No one would disagree with that. They only disagree with the method. Relying on gov't granted monopolies and bad business models is the opposite of preserving and rewarding creativity.
This problem will not be solved by the creative sector alone. Governments should enforce basic property rights -- even in this digital environment. Some have started. In some quarters this has caused alarm. But what is really alarming is that it is controversial at all to shut down vast pirate sites or disconnect repeat offenders who have no regard for creators' rights.
What is alarming is the lack of due process. What is alarming is the lack of privacy rights. What is alarming is the disproportionate response to an infraction that you can't even prove cost you any money. What is alarming is your belief that the internet is just for your business. What is alarming is your unwillingness to adapt to a changing market. What is alarming is your calling to the government to protect your business model. All of that is quite alarming. That people are worried about these things? No, that's not alarming.
According to a detailed study by Tera Consultants, if we continue down the path we're on, piracy could inflict a cumulative 1.2 million job losses in the European Union by 2015.
No, not a detailed study at all. The "study" by Tera Consultants was paid for by the industries looking to use it to support their demands for greater gov't protectionism of their business and was full of
easily debunked false assumptions -- such as the claim that there is a correlation between internet traffic and lost jobs. Nowhere does it count the jobs aided by cheaper creation, distribution and promotion.
Is it, moreover, unreasonable to suggest that companies that make a living out of indexing and sharing the creativity of others might make a fair contribution to those who create the material they need for their businesses?
Yes. It's not just unreasonable, but ridiculous to suggest that companies that give you
free advertising should have to pay you to do that. These companies do not make a living from indexing and sharing. They make a living by providing a useful service that you failed to offer yourself... and they do so by promoting your work. That you fail to use that to your advantage and then demand they just give you money speaks to your own failures in business.

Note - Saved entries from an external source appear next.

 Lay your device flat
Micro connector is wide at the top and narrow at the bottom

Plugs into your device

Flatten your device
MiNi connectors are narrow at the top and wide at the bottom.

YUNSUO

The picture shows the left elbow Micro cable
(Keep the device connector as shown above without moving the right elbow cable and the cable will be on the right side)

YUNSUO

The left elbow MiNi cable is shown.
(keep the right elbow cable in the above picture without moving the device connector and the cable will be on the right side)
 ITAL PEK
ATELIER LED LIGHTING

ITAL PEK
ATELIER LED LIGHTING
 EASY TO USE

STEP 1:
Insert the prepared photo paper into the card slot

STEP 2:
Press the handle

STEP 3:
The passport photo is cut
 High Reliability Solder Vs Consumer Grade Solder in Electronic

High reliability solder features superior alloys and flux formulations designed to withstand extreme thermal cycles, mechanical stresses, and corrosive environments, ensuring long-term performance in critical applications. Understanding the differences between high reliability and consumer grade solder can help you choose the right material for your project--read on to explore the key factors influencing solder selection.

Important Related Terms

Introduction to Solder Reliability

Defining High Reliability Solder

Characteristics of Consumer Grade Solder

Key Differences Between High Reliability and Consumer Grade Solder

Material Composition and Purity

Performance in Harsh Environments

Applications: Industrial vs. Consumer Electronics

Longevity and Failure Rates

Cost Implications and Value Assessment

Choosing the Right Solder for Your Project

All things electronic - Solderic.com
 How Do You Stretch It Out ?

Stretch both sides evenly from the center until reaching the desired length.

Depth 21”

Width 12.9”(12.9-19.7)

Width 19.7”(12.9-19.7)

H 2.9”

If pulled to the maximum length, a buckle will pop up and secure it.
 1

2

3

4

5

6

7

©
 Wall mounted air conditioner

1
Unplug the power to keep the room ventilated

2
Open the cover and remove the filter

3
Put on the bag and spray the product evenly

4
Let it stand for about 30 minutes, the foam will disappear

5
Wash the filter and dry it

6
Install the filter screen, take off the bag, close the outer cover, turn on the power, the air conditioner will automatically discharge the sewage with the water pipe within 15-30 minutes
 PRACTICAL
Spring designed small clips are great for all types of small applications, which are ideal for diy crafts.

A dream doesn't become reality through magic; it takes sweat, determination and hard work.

Should it be controversial to suggest that public bodies are prevented from endlessly extending their remits, profiting from work they do not create, or dampening innovation and investment?
Should it be controversial to suggest that private bodies are prevented from endlessly extending copyright, profiting from work they do not create, dampening innovation and investment in new works?
Oh, and one final point. Near the beginning of the talk, he quotes Bilbo Baggins. I'm curious, did he pay for the rights to do so? Did he pay a fair price?